Alejandra Pizarnik

Dear Alejandra,

I write to say thank you for your naked appraisal of life. I sometimes loathe all the lace and lipstick with which we cover what we see and do; which I myself have done, and on occasion still do.

You reckoned with the limitations of words, using words themselves. You faced fears with mirrors. You wrote in the darkness to find light. So it is in your words, I find myself. I find myself in your search for a face without fear; in a girl elusively self-portraited; in a palimpsestic ambition for what should be, yet a compassionate nod towards what was; in self-imposed censures; and as a migrant soul beholden to the irrelevance of words.

I am grateful for your honesty, and am saddened by your death. Yet, your shadows, which you invited into your poetry, become our shadows. Through your words, we see ourselves more clearly. Language is both treacherous and liberating.

Below I respond to your poem, “Continuity.” And so our words commiserate and collaborate.

Not naming things by their names.

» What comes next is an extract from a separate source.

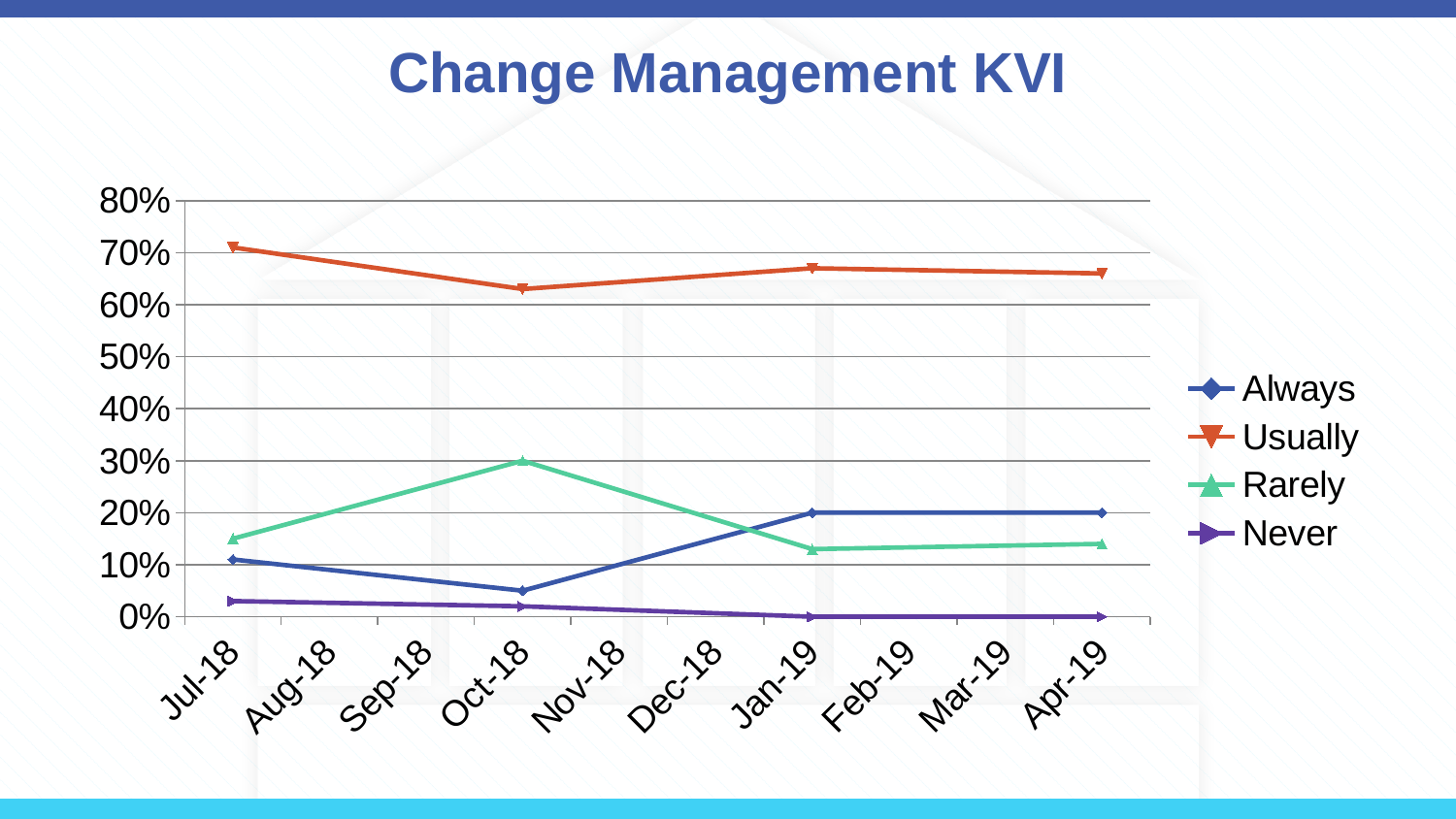
Is the value for Always at Oct-18 greater or less than 10%? less How many series does the legend list? 4 Which series has the lowest value at Apr-19? Never How many month labels are shown on the x axis? 10 Which series has the highest value at Jul-18? Usually Does the Usually line rise or fall from Jul-18 to Oct-18? fall What kind of chart is shown on the slide? line chart What is the title of the chart? Change Management KVI Is the value for Usually at Oct-18 greater or less than 70%? less Does the Always line rise or fall from Oct-18 to Jan-19? rise At Oct-18, which is larger, the value for Rarely or the value for Always? Rarely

Things have barbed edges, lush vegetation. But who is speaking in this room full of eyes? Who gnaws with a mouth made of paper? Names that come up, shadows with masks. Cure me of this void, I said. (The light loved itself in this darkness of mine. I knew that there was absence when I found myself saying, It is I.) Cure me, I said. — “Continuity” Alejandra Pizarnik, 1963

I too was once pricked by the rigidity of things, these barbed edges and insistent spokes. Then I noticed the light catching on the contours of these metal rims, revealing speckles of my reflection. I began to turn these and other things at just the right angles, and soon they all became the same things. And I, too, knew there was emptiness when I saw myself. — “Emptiness” Aidyn Mills, 2020

With deep respect,


Alejandra Pizarnik was an Argentine poet who wrote significantly about silence, the limitations of language, solitude, and the body.